Every now and then a new name shines in the arts world. In the movie industry, theatre, visual arts, music: each field holds a talent on the spotlight. The same applies to Literature, and one of the most celebrated authors nowadays is British novelist and screenwriter Ian McEwan.

 

Born in England in 1948, McEwan began his career writing short, dark stories, which earned him the nickname of  “Ian Macabre”. In the 1990s, he sort of changed that style and wrote a number of highly acclaimed novels that would bring him some of the most important prizes and awards.

One of those first appreciated works is Enduring Love (1997, “Amor Para Sempre” or “Amor Eterno” in Portuguese-translated editions), which tells the story of two strangers who become dangerously entangled after witnessing a hot air balloon incident in a sunny afternoon.
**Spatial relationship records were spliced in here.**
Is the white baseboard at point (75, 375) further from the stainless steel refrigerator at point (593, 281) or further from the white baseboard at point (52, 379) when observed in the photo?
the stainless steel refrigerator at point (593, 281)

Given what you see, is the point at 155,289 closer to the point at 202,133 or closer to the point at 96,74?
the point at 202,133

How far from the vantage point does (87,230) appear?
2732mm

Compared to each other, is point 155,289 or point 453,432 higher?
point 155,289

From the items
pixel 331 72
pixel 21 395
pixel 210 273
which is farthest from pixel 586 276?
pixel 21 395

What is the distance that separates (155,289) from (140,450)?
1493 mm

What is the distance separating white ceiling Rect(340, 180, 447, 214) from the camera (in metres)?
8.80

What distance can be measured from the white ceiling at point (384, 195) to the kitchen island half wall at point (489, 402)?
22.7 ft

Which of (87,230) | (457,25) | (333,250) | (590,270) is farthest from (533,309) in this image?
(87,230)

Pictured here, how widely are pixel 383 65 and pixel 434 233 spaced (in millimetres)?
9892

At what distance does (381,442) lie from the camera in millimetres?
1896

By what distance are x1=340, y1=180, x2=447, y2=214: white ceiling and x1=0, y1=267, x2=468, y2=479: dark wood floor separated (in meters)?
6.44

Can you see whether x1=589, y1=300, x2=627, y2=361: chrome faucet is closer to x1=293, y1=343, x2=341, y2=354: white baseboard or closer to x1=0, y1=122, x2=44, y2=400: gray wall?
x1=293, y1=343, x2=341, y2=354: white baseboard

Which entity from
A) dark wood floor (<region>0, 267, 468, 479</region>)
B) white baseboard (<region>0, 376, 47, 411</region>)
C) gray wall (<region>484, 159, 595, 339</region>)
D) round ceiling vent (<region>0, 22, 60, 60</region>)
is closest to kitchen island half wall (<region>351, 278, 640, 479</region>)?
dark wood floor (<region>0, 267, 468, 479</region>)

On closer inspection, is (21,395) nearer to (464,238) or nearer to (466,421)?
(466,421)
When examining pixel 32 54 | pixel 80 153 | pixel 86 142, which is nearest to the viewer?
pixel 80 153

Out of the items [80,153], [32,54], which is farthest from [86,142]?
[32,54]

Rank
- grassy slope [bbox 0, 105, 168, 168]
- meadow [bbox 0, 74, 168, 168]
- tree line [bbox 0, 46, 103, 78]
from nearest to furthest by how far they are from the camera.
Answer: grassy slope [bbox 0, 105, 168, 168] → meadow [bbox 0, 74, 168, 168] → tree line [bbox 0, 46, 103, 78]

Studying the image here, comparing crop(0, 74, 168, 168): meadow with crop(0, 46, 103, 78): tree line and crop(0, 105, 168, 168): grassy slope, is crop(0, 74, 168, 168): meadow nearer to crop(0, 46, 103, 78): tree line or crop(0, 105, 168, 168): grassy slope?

The book was later adapted into a movie of the same name and received good reviews.

His most honoured novel is, perhaps, Atonement (2001, “Reparação” in Portuguese). On the hottest day of the summer of 1935 in the English countryside, Briony – a dreaming, creative young girl aspiring to become a writer – makes a terrible mistake when she thinks her older sister is attacked by the family’s housekeeper’s son. She doesn’t know that Cecilia, her sister, and Robbie, the young man, are actually about to begin a romantic relationship. Her version of the incident added to a series of events lead to Robbie’s arresting by the police and soon after that he is sent to fight in World War II, tearing the couple apart. McEwan’s writing style is so vivid and accurate that you soon feel part of the scene and incredibly close to the characters. The plot then turns to a description of their lives and struggles during the war in the most riveting way. The third, final part brings a discussion on how literature can or cannot change facts and make up for things past. Atonement earned a praised and award winning movie adaptation in 2007 (“Desejo e Reparação”, directed by Joe Wright).

Other works by McEwan include Amsterdam (1998, “Amsterdam”), which won the Man Booker Prize, Saturday (2006, “Sábado”) and On Chesil Beach (2007, “Na Praia”), easily found in Brazilian bookstores. His latest novel, Solar, was released in 2011 in Brazil and has received great reviews as well. He is expected at this year’s FLIP in Paraty and his talk is certainly one of the festival’s most anticipated.

If you’re looking for high quality reading and great language and vocabulary practice, Ian McEwan’s books are guaranteed to be an extremely enjoyable experience.